Media Coverage of the University of Michigan: Nov. 2013


  • Chinese, medical studies at U-M get $50 million boost from alumnus Richard Rogel
    (The Detroit News, November 6, 2013)

    Colorado investor Richard Rogel and his wife, Susan, are giving the University of Michigan $50 million to fund medical education and bolster the Chinese studies program, officials announced Wednesday. It is the fifth major gift to U-M this year and the seventh largest single gift ever. Rogel, a New Jersey native who graduated as valedictorian of his business school class in 1970, will serve as vice chairman of the University’s Victors for Michigan fundraising campaign, announced in early November, and will chair a broader campaign for the health system. Susan Rogel will serve on a steering committee of the campaign.

  • U-M to expand entrepreneurship education
    (Associated Press, November 4, 2013)

    U-M plans to offer formal entrepreneurship education to all of its undergraduates within the next two years. Provost Martha Pollack has appointed Thomas Zurbuchen to serve as senior counselor for entrepreneurial education, effective immediately. “We see this role as one that not only knits together the University’s existing resources in entrepreneurship education, but also expands them, to offer as many students as possible a chance to develop entrepreneurial skills,” Pollack said in a statement.
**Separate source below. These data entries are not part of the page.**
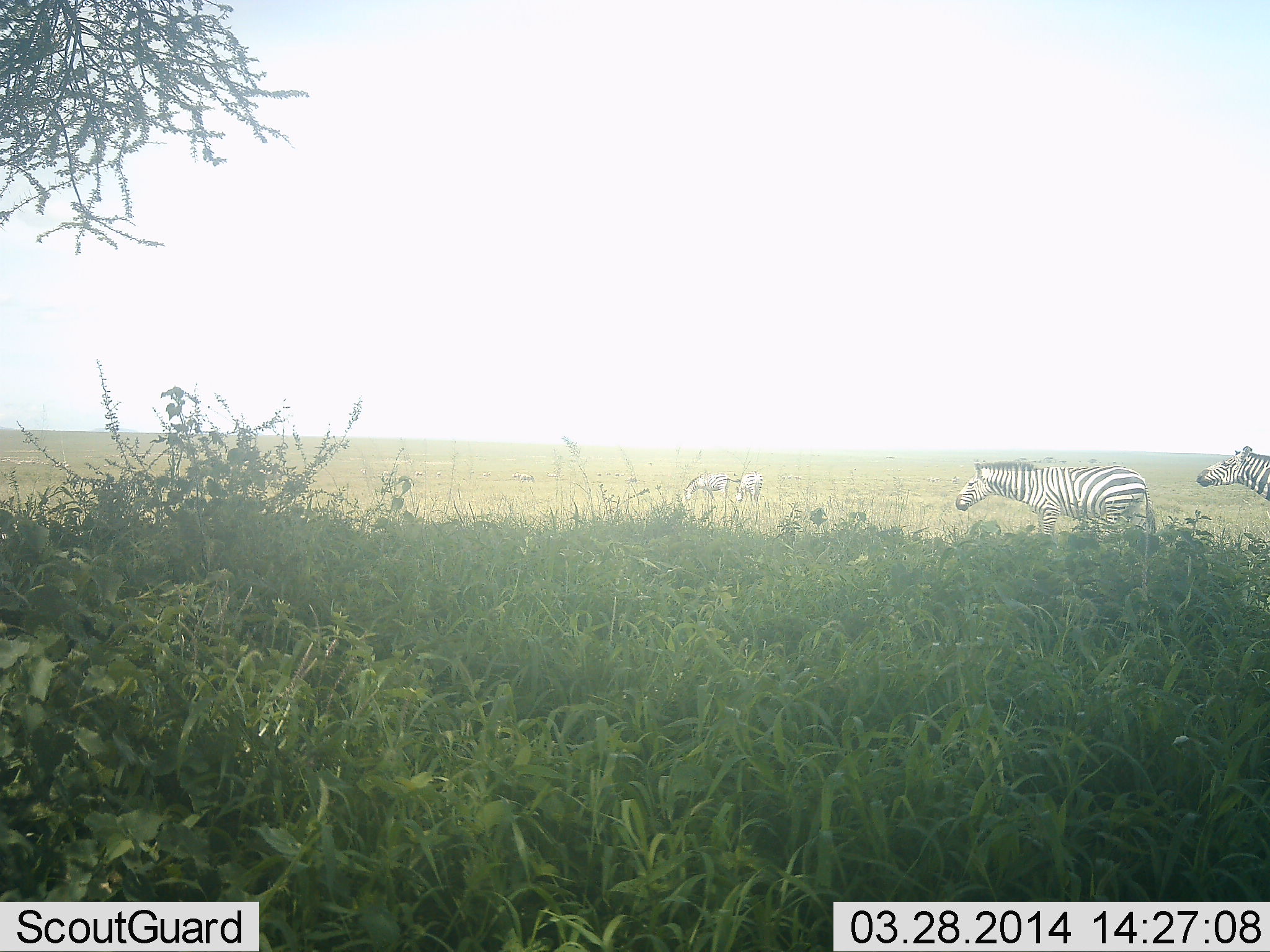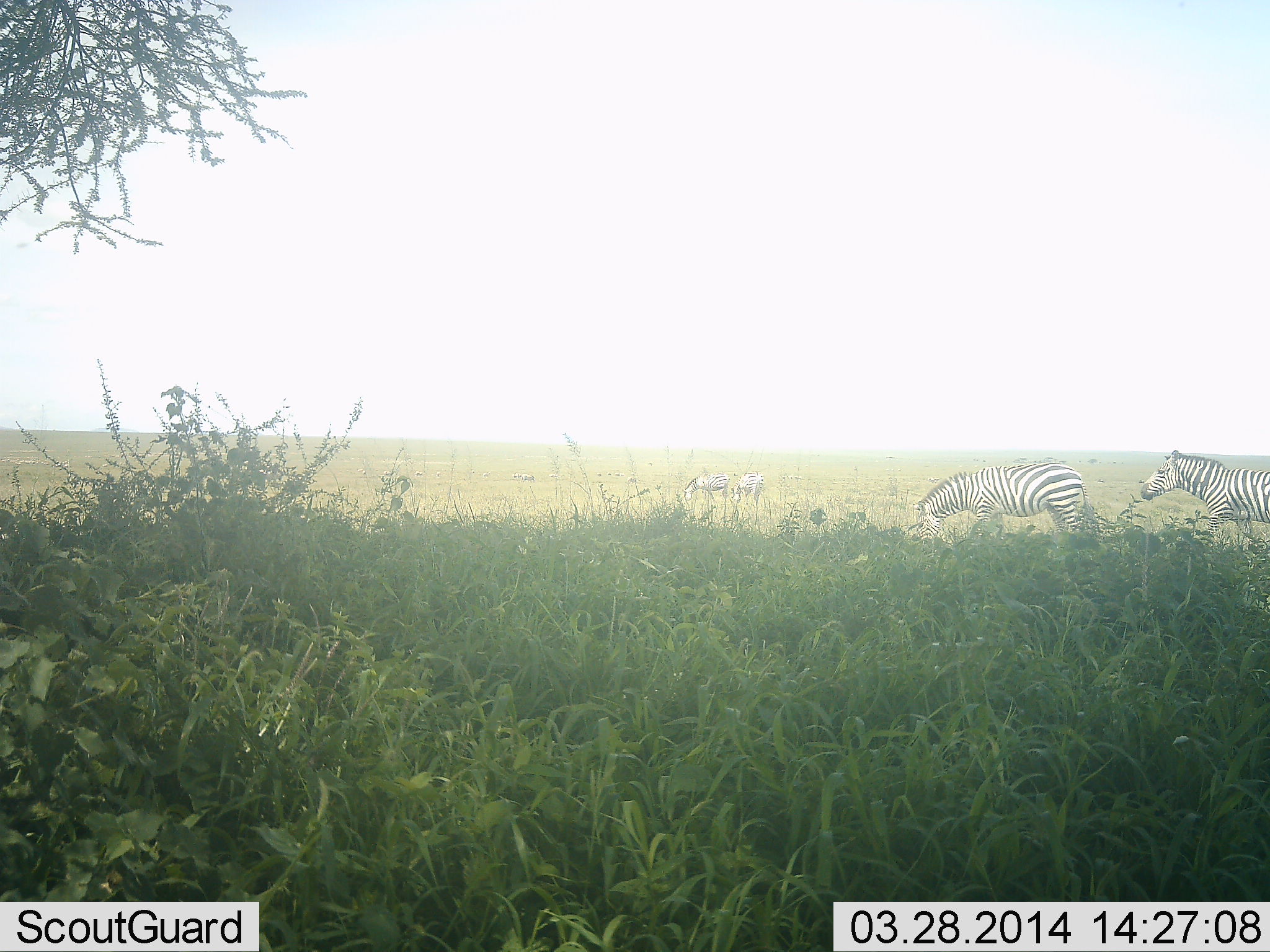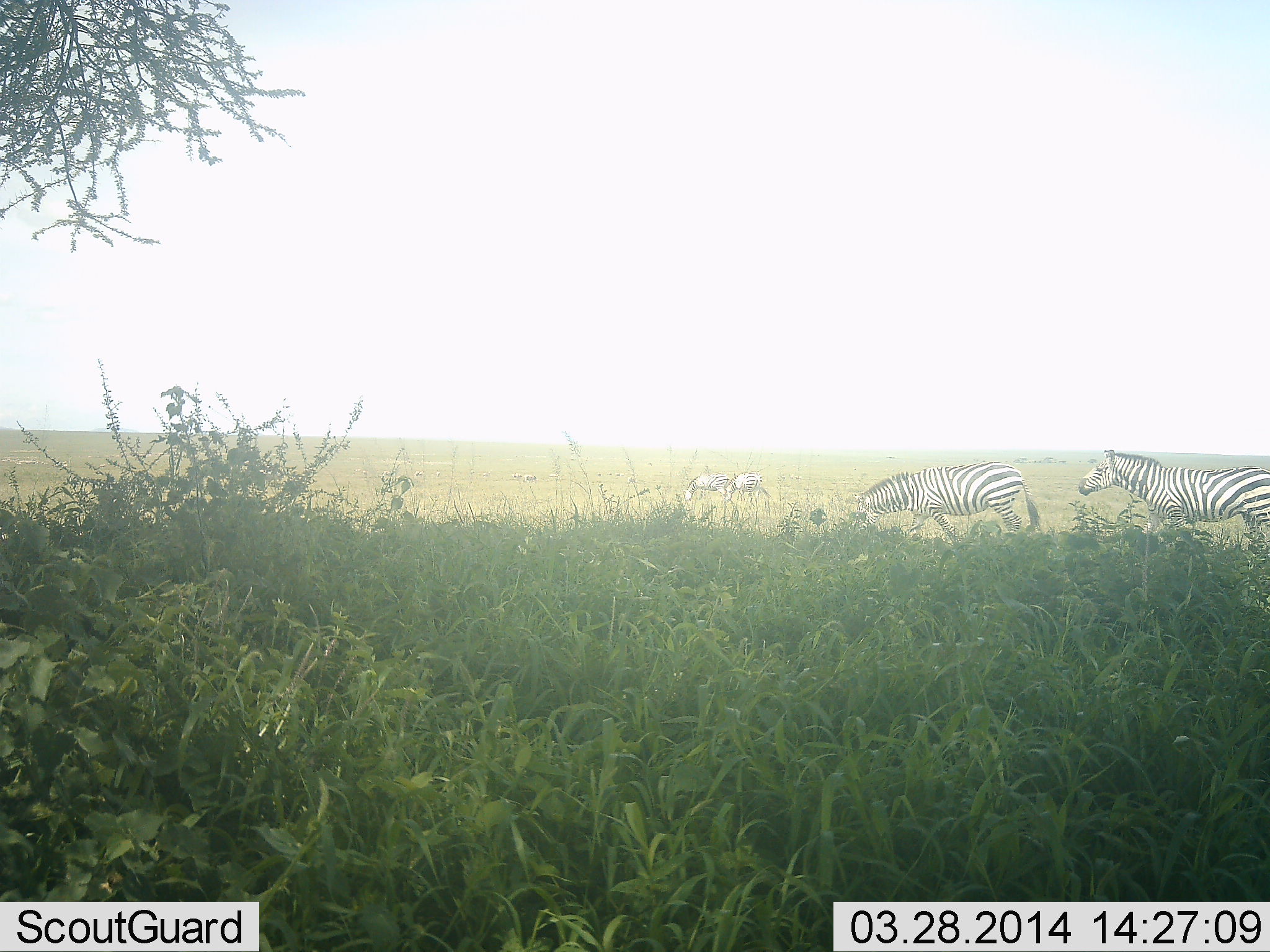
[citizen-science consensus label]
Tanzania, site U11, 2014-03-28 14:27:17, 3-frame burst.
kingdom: Animalia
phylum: Chordata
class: Mammalia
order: Perissodactyla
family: Equidae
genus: Equus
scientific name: Equus quagga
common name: plains zebra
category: zebra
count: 4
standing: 40%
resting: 0%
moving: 90%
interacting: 0%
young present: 0%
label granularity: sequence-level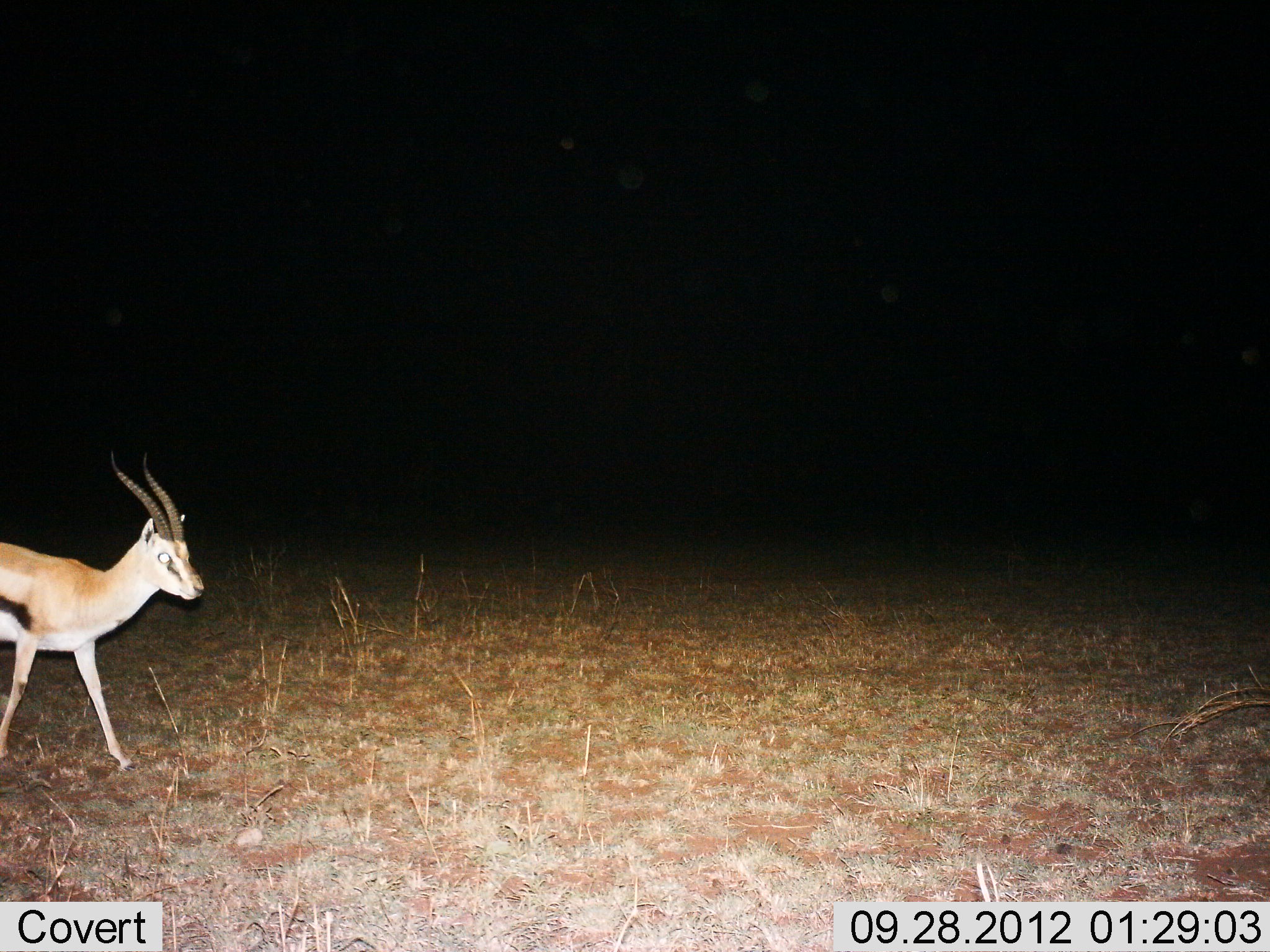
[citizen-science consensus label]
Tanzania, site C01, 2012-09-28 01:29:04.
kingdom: Animalia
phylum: Chordata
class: Mammalia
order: Artiodactyla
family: Bovidae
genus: Eudorcas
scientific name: Eudorcas thomsonii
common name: thomson's gazelle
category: gazellethomsons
Gazellethomsons (thomson's gazelle) (Eudorcas thomsonii), count 1. Behavior (volunteer vote fractions): standing 30%, resting 0%, moving 70%, interacting 0%. Young present (vote fraction): 0%. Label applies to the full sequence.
  • Michigan’s University Research Corridor entrepreneurs bring a spirit of innovation to revive Detroit
    (Huffington Post, October 28, 2012)

    As the city of Detroit deals with the lengthy process of getting back on its feet financially, some observers are eager to write off the city that launched Motown, Joe Louis and some of history’s most iconic automobiles. But Detroit’s financial problems aren’t deterring students and alumni from the three universities that make up Michigan’s University Research Corridor (URC)—Michigan State University, the University of Michigan and Wayne State University—from launching new businesses, tapping their talents, and paving the way for Detroit’s resurgence.

  • U-M to build $6.5M track to test automated cars in Ann Arbor
    (, October 19. 2013)

    It’s a test track, but not one you’ve likely seen before. Cars on it won’t go around in circles; instead, they’ll merge into a series of lanes and drive down a 5-mile road with twists and turns designed to simulate the real world. The proposed $6.5M track will be part of U-M’s Mobility Transformation Center, launched in May. With a location on North Campus near the existing water tower, the 30-acre track will be used primarily to test automated vehicles. “It is very likely the first of its kind,” says U-M Vice President for Research Stephen Forrest.

  • Global warming led to dwarfism in mammals millions of years ago—and it could happen again, claims scientist
    (London Daily Mail, November 1, 2013)

    U.S. researchers have found that mammals shrank significantly during at least two ancient global warming events. The finding suggests a similar outcome is possible in response to future climate change. Scientists have known for years that animals such as horses and deer became much smaller during a period of warming, called the Paleocene-Eocene Thermal Maximum (PETM). This occurred around 55 million years ago when global temperatures rose by about 6°C over a period of 200,000 years. Now U-M paleontologist Philip Gingerich has found evidence that mammalian ‘dwarfing’ also occurred during a separate, smaller global warming event 53 million years ago. “The fact that it happened twice significantly increases our confidence that we’re seeing cause and effect, that one interesting response to global warming in the past was a substantial decrease in body size in mammalian species,” Gingerich said.

  • Plutocrats vs. populists
    (New York Times, November 1, 2013)

    As Mark S. Mizruchi, a sociologist at the University of Michigan, documents in his recent book The Fracturing of the American Corporate Elite, today’s business lobby is not the business lobby that shaped America so powerfully in the 1950s and 1960s. Business leaders of the postwar era were individually weaker but collectively more effective; CEO salaries were relatively lower, but the voice of business in the national conversation was much more potent, perhaps in part because it was less exclusively self-interested. The postwar era, not coincidentally a period when income inequality declined, was the time when business executives could say that what was good for GM was good for America and really believe it. It didn’t hurt that they were sometimes willing to forgo short-term personal and corporate gain when they judged that the national interest required it.